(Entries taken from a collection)
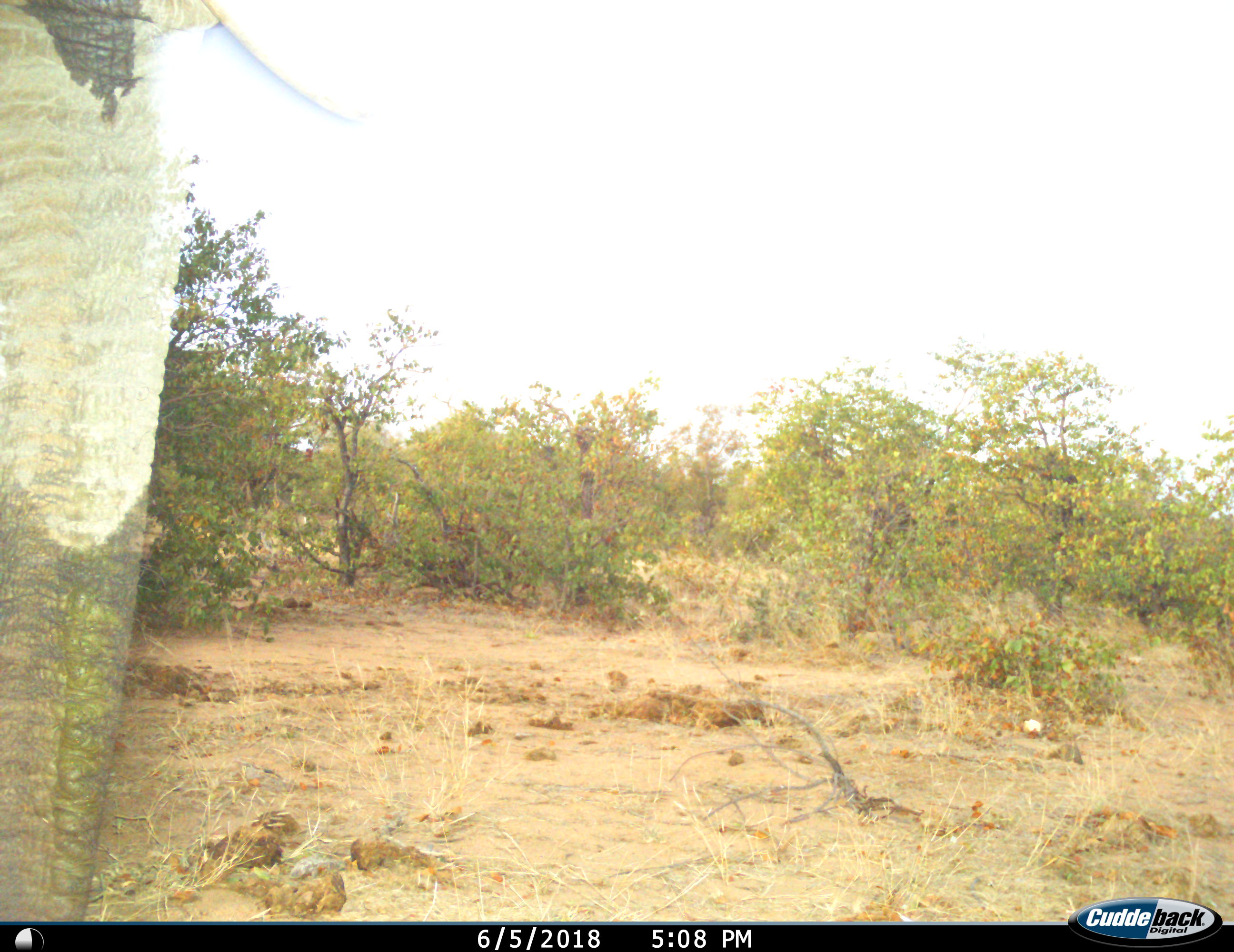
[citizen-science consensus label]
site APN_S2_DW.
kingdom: Animalia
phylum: Chordata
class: Mammalia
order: Proboscidea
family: Elephantidae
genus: Loxodonta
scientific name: Loxodonta africana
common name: african bush elephant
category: elephant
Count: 1.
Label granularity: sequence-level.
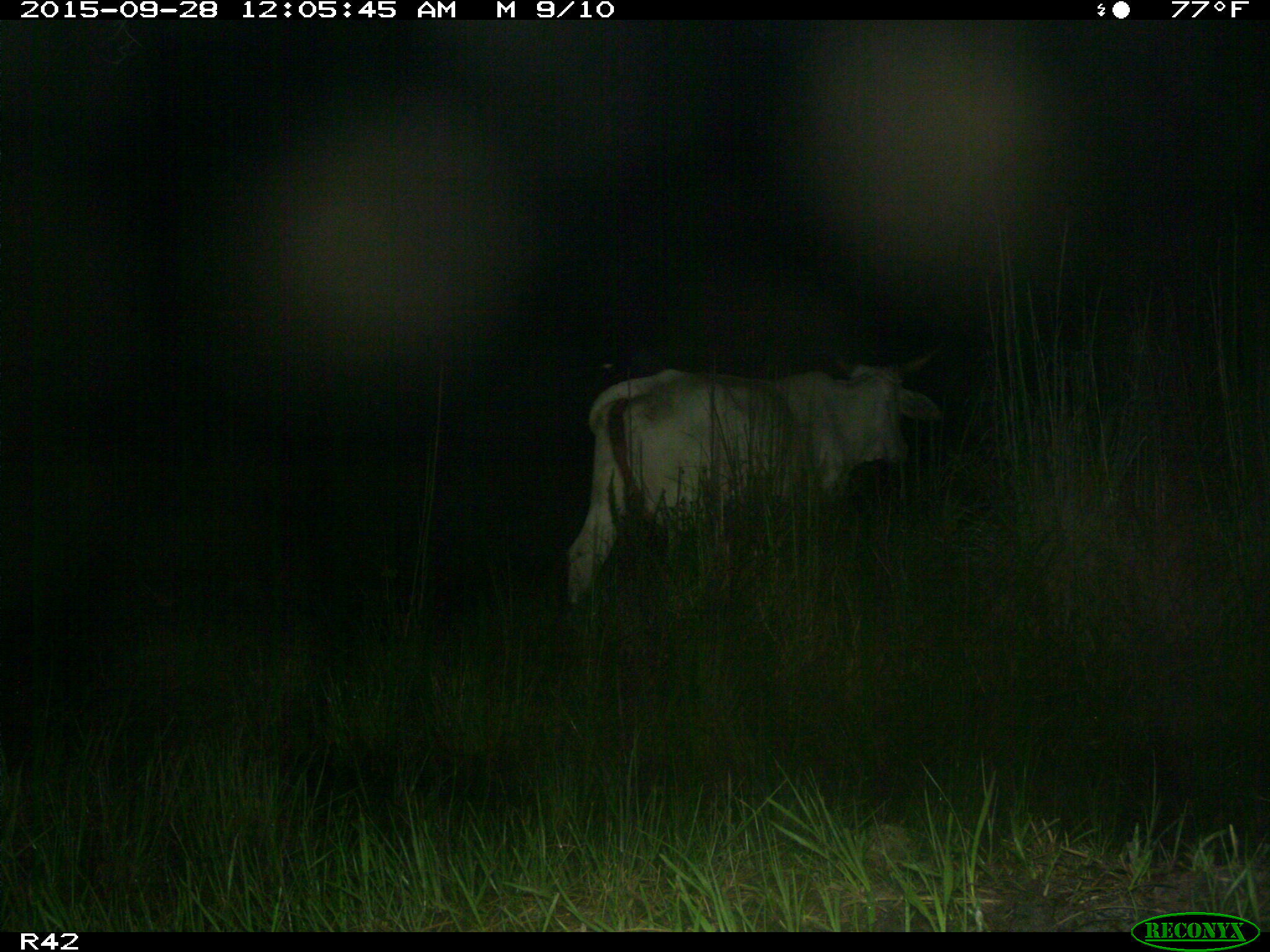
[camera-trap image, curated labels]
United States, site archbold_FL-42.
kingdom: Animalia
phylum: Chordata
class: Mammalia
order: Artiodactyla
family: Bovidae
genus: Bos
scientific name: Bos taurus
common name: domestic cow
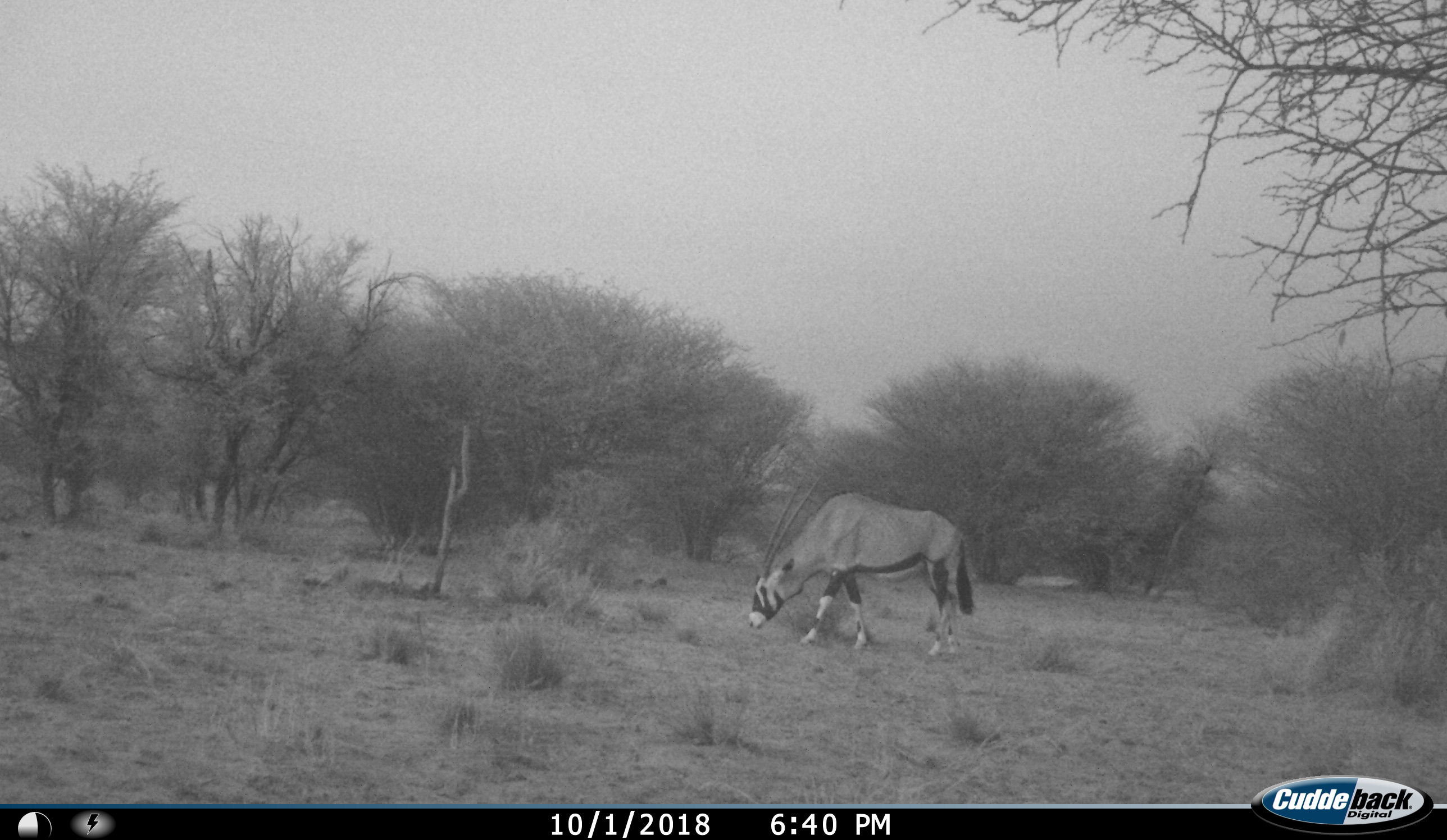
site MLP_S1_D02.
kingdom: Animalia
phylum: Chordata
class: Mammalia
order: Artiodactyla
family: Bovidae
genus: Oryx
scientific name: Oryx gazella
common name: gemsbok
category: oryx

■ WHAT THE TASK ASKS:
What is needed is an exact repeat of the records, with every picture left out.

■ ANSWER TO THIS TASK:
[citizen-science consensus label]
site APN_S2_DW.
kingdom: Animalia
phylum: Chordata
class: Mammalia
order: Proboscidea
family: Elephantidae
genus: Loxodonta
scientific name: Loxodonta africana
common name: african bush elephant
category: elephant
Count: 1.
Label granularity: sequence-level.
[camera-trap image, curated labels]
United States, site archbold_FL-42.
kingdom: Animalia
phylum: Chordata
class: Mammalia
order: Artiodactyla
family: Bovidae
genus: Bos
scientific name: Bos taurus
common name: domestic cow
site MLP_S1_D02.
kingdom: Animalia
phylum: Chordata
class: Mammalia
order: Artiodactyla
family: Bovidae
genus: Oryx
scientific name: Oryx gazella
common name: gemsbok
category: oryx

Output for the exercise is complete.